L’Entreprise Adaptée Viticole de Beaune a ainsi vu le jour. Elle est aujourd’hui installée dans un imposant bâtiment de la rue du Faubourg Saint-Jean et emploie 62 salariés, dont 4 seulement sont valides. « Nous avons deux activités, poursuit le responsable de l’entité. L’une viticole qui concerne une trentaine de personnes. Nous nous occupons pour des clients de plusieurs dizaines d’hectares en gestion complète, de la taille à la vendange. L’autre est plutôt pour des opérations ponctuelles chez d’autres propriétaires, comme le tirage des bois. » Et visiblement, il y a du boulot.

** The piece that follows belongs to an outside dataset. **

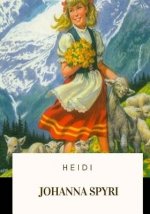 Heidi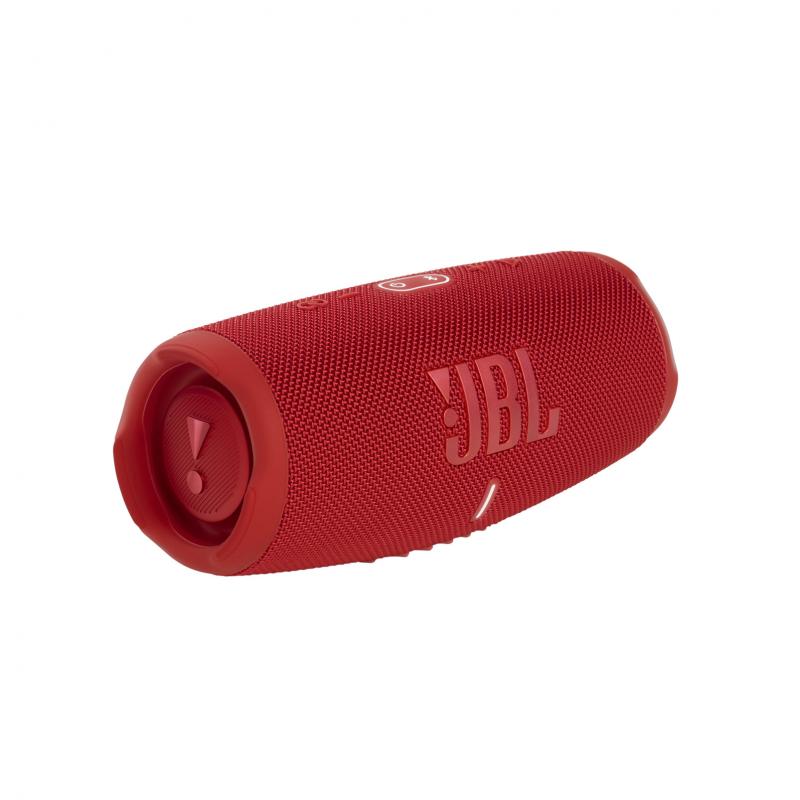 jbl-charge-5-altavoz-portatil-estereo-rojo-30-w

Cette année, l’EAV a été « extrêmement sollicitée… nous aurions pu être une vingtaine de plus ! La main d’œuvre viticole est en baisse, il est plus facile de faire appel à des prestataires extérieurs que d’embaucher. »
De ce point de vue, la politique des Papillons Blancs est une réussite. Elle reconnait les compétences des ouvriers de l’EAV, bien au-delà de leur handicap : « Nos équipes sont exemplaires. Nos ouvriers sont généreux, travailleurs, ils s’adaptent avec facilité. Ils méritent cette reconnaissance, au même titre que la vingtaine de personnes qui travaillent dans l’autre activité de notre structure : l’entretien des espaces verts. Nous sommes soutenus par les communes : dans sa démarche d’abandon des traitements phytosanitaires, Savigny-lès-Beaune a fait appel à nous pour le désherbage manuel. »
« Jamais je n’aurais pensé y arriver »
Edouard, lui, a déjà été remplacé. Il est lui aussi un des plus beaux exemples de la réussite des parcours mis en place par les Papillons Blancs : « Jamais, je n’aurais pensé y arriver, avoir un diplôme », nous disait-il. Ce jour-là, c’est lui qui conduisait la camionnette ramenant les salariés de la vigne. Heureux de son autonomie, il se disait volontiers fier de son métier, fier de travailler cette terre dont les premiers contacts remontent à son activité de maraîchage, à Sens. Cette terre, il a aujourd’hui plus que jamais les deux pieds dedans.